Eurofins provides testing, training hub for food manufacturers

When you open your refrigerator, there’s a very good chance that every food product you see in it has been tested by a company you may have never heard of — Eurofins.

Eurofins Scientific Inc., one of Europe’s fastest-growing companies, has based its North American headquarters in Des Moines since 2006, when it moved its U.S. food testing laboratory operations from Memphis, Tenn. The company has had a presence in Iowa since 2000, when it acquired Woodson-Tenent Laboratories Inc., which had operated a lab in Des Moines since 1955.

The Des Moines operation is the U.S. hub of an international life sciences company that operates more than 400 laboratories in 42 countries, with a worldwide staff of more than 30,000 people.

Food safety often makes headlines when there’s a product recall or an outbreak of a foodborne illness; Eurofins is one of the food industry’s first lines of defense aimed at keeping the food supply safe.

Over the past 12 years, Eurofins’ Des Moines headquarters and labs have grown from about 75 employees to nearly 250 working in four divisions: Microbiology, Chemistry, Grain Inspection and Food Safety Services. Eurofins’ customers range from local food retailers to animal feed mills of all sizes as well as pet food manufacturers and processors of well-known brands of consumer foods.

“We like to think that we’re very solution-focused on all things for food safety and quality for the food industry,” said Gary Smith, director of Food Safety Systems in Des Moines. “There are a lot of businesses in the food industry that focus on one of these four areas, but very few actually do them all.”

Food safety represents a significant public health concern. The U.S. Centers for Disease Control and Prevention estimate that foodborne pathogens cause 48 million Americans, or 1 in 6, to become sick annually, with the most severe cases resulting in about 128,000 hospitalizations and 3,000 deaths.

In 2011, Congress passed the most comprehensive overhaul of food safety regulations in decades. The Food Safety Modernization Act gave the Food and Drug Administration authority to increase risk-based inspections, require mandatory recalls of tainted food and more effectively trace foodborne illness outbreaks to their source.

Under the new rules, processors of food for both human and animal consumption for the first time must develop food safety management plans, which has driven double-digit growth in the education and training services provided by Eurofins, Smith said. “A lot of our customers here in Des Moines are animal feed producers, so they’re needing a lot of education, a lot of guidance on how to comply with that rule,” he said.

As one of Eurofins’ training hubs, its location in Des Moines provides Iowa-based food processors with tremendous access to the latest training and industry updates, Smith said. “We bring a lot of those innovative activities here first, and we give them first exposure.”
Eurofins’ laboratory services have also expanded significantly in Iowa, said Anders Thomsen, who leads the Chemistry business unit that tests foods for contaminants and authenticity.
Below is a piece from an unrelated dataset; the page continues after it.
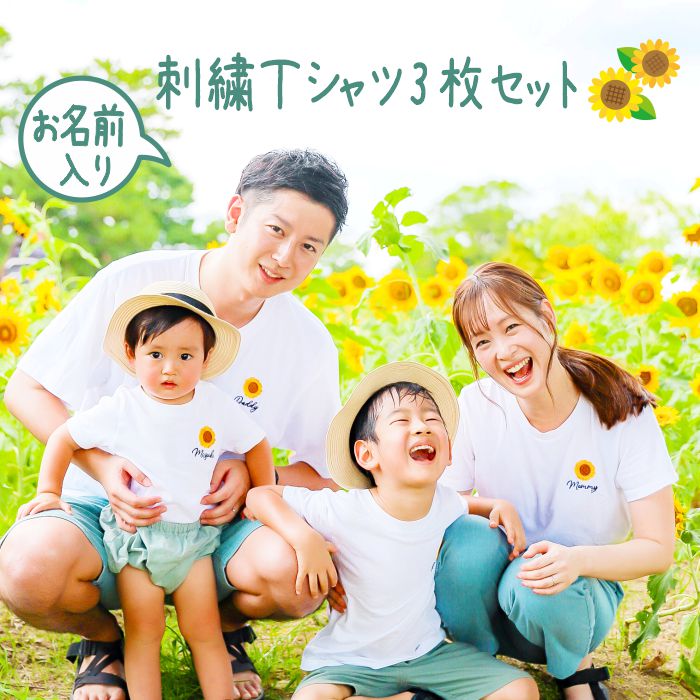 楽天市場】リンクコーデ 親子 セット（対象年齢4 ～ 5歳から）の通販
That unit’s laboratory staff has increased by about 100 people over the past 12 years to approximately 175 currently. Both the Chemistry unit and the 24-person Microbiology unit operate around the clock, seven days a week.
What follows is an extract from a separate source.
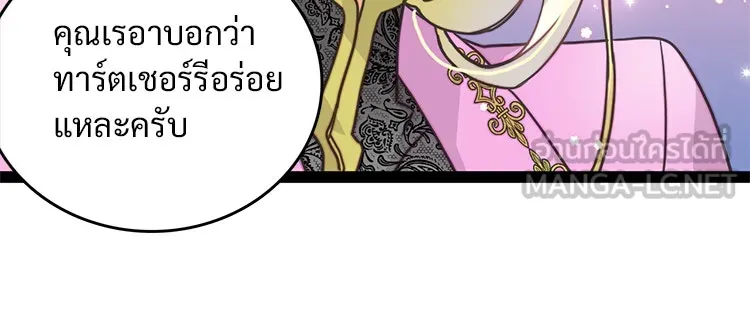 Bring the Love ตอนที่ 8 รูปที่ 15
Technology advancements are speeding up the testing processes significantly, Smith said.
“Microbiology testing in general is very time-sensitive,” he said. “Previously, the old-fashioned cultural methods were very time-intensive and labor-intensive. There’s been a lot of innovation around speed and advancement in rapid methods. Tests that used to take five or six days to conduct, we’re now doing in 24 to 48 hours.”
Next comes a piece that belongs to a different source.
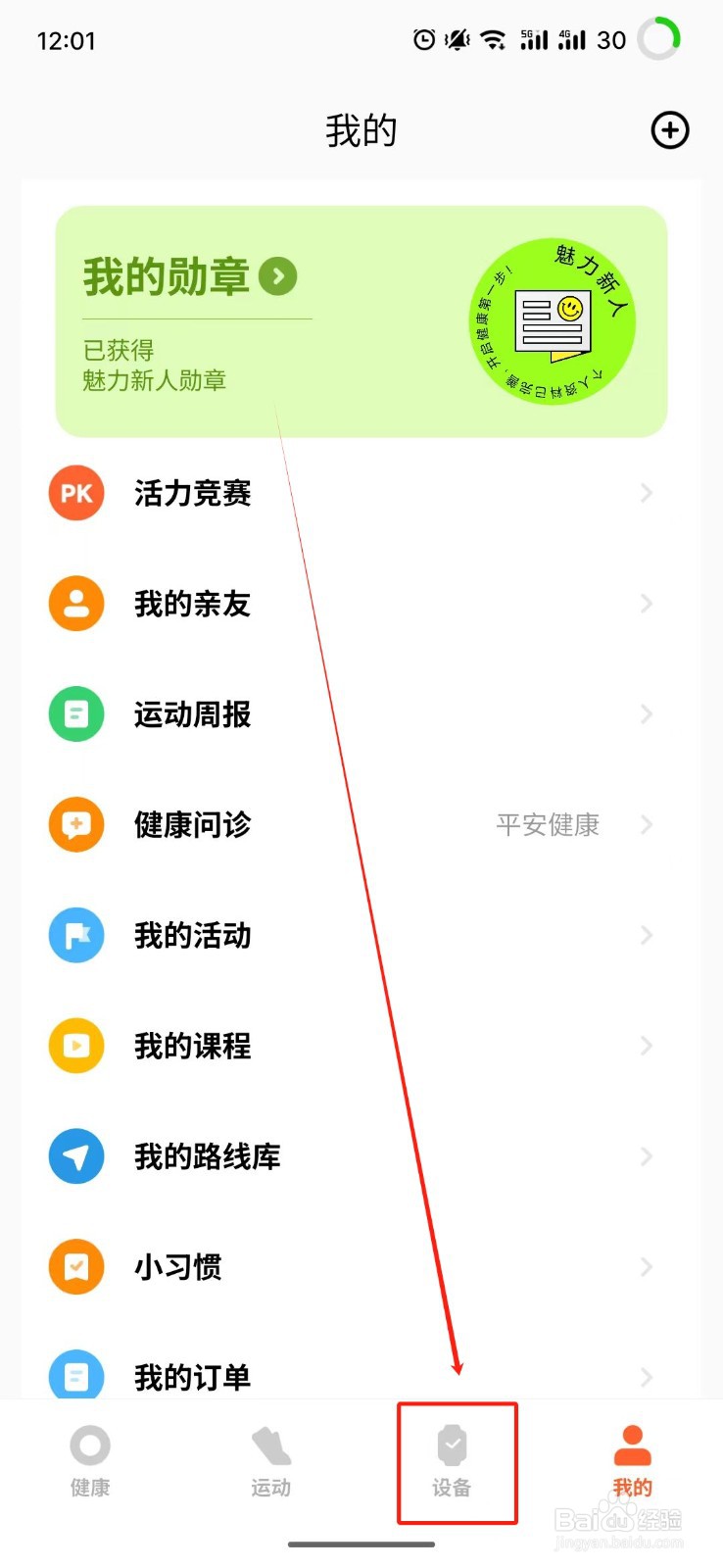 小米手环怎么开启同步勿扰模式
Increased automation and investments in high-end testing equipment are also paying off in improved levels of quality, Thomsen said. “We are investing a lot in lean technology, in automation, while increasing quality at the same time,” he said.

To increase its laboratory space, the company has plans to move its headquarters offices to a separate location in Greater Des Moines so that it can convert its entire 60,000-square-foot facility in Des Moines into laboratories.

“We have very aggressive growth plans and want to focus on providing solutions to the food industry and our food customers,” Smith said. “So I would say our growth is going to be solutions-focused, with technology, with innovation, with equipment to be able to meet those needs of our customers going forward.

“We’re here to stay; we’re not going anywhere, and we’re going to get bigger.”